Sarah Zupko: Throwing Shade critiques the phony plasticity and the anti-intellectualism of social media most effectively on “hashtag IRL”. The music is simple and the annoying hashtags are called out for a good reason, to highlight the essential impermanence and aural clutter of much of today’s internet, particularly the Twitterverse, but also our clickbait culture. [7/10]
Morgan Y. Evans: Ninja Tune for the win. Quirky, fetching, edgy little viral sounding minimalist dream music out on the superhighway fringes like finding new future colony life growing amidst the detritus of yesterday’s dead kitsch, fresh shoots of “cool” sprouting up from the feeling you get from watching Lost in Translation too many times in a row with no sleep or the subconscious child of anime and Kraftwerk’s “techno pop”. [8/10]
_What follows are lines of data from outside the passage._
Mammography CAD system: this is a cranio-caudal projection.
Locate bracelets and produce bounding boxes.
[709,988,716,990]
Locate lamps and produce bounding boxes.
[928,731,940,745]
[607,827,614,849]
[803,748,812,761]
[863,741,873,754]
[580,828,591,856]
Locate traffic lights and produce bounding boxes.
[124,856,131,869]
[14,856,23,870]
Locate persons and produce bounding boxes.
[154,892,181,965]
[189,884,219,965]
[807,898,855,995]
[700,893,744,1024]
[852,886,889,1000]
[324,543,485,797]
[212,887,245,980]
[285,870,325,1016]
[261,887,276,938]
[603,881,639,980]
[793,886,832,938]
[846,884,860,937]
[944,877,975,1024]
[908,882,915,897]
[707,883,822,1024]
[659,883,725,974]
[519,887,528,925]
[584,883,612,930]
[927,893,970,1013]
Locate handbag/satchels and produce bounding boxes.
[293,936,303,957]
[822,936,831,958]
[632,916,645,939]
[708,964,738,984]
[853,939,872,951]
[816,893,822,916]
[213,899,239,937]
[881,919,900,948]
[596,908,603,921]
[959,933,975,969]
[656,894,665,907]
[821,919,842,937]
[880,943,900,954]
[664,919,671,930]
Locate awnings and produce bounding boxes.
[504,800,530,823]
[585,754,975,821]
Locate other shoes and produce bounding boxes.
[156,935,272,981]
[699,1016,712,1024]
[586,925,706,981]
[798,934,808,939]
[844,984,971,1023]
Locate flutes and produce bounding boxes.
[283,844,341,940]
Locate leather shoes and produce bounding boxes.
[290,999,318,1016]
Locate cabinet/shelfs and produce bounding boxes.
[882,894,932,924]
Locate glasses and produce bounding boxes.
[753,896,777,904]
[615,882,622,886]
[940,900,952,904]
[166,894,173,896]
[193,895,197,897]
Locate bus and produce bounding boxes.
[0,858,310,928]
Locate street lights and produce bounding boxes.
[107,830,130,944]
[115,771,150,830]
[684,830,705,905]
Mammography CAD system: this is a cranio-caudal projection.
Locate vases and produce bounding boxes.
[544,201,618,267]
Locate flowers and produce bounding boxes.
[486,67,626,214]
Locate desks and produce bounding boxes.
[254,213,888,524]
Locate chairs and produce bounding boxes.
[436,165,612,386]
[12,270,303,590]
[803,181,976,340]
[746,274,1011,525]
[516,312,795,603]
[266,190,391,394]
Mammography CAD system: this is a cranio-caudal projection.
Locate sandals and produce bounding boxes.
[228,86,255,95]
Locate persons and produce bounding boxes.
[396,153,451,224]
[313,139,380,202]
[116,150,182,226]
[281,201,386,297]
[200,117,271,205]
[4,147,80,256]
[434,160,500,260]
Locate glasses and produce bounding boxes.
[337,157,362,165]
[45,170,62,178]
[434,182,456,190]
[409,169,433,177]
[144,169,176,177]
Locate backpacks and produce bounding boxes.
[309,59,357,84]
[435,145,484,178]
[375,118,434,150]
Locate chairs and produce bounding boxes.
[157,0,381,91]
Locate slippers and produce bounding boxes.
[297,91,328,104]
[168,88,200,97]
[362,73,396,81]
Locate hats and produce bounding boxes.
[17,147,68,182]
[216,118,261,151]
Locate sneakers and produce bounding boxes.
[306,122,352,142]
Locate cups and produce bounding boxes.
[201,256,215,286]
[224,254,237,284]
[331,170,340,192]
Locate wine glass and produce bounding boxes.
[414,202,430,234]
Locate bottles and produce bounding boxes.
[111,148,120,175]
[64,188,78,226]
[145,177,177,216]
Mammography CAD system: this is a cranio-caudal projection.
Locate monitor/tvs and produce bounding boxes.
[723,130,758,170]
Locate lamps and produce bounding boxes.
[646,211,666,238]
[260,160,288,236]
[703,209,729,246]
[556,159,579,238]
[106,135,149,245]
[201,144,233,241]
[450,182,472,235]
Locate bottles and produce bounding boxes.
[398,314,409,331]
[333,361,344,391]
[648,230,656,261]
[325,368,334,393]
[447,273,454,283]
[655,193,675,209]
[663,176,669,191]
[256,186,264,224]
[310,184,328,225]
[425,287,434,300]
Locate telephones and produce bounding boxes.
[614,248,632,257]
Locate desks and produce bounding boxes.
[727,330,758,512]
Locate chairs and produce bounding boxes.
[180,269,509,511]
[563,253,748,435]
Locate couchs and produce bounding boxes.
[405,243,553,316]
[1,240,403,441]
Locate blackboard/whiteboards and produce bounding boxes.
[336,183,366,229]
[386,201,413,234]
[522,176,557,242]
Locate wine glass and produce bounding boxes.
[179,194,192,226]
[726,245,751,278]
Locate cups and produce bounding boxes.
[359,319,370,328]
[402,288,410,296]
Jedd Beaudoin: We used to go to this regional department store in Wisconsin and play around with the sampler on the $80 Casios there. At 12 we came up with better stuff than this. #boring #next [1/10]
Chad Miller: Takes a while for the track to get going, but it gets into an effective groove about halfway through. The last minute or so is pretty enjoyable as a bunch of hashtags start swirling into the mix. The music underneath it all is futuristic and dark, sounding reminiscent of Fatima Al Qadiri. There’s a few hashtags that jump out at you like #lol, #omg, #wtf, but there’s a few like #alone that you have to strain to pick up. It sounds suffocating, and by the time the speaker begs to “please follow me”, it seems important. [7/10]
Magdalen Jenne: This track is so immediately dated I don’t want to dignify it by treating it as more than a gimmick. Throwing Shade tonelessly chants “hashtag, get online”, and “like, like, searching, searching” for two intolerable minutes, like a parody of everyone’s annoying friend who’s really into Banksy and has a photography exhibit in a Bushwick warehouse of cell phone pictures of people on their cell phones, as some kind of misguided commentary. The plaintive, unaccompanied “hashtag… please follow me” at the end is the cherry on top, reminding me of every entitled, sheltered white kid who’s ever forced me to listen to their spoken word poetry. [2/10]
Ari Rosenschein: Throwing Shade’s overwrought YouTube bio touts the influence of Kraftwerk on the group but “hashtag IRL” is just a two-minute 16-second guilt trip. Everyone wants more followers. Our internet pickled minds are getting stupider. Tell us something we don’t. No. [3/10]
Throwing Shade‘s House of Silk releases March 4th via Ninja Tune.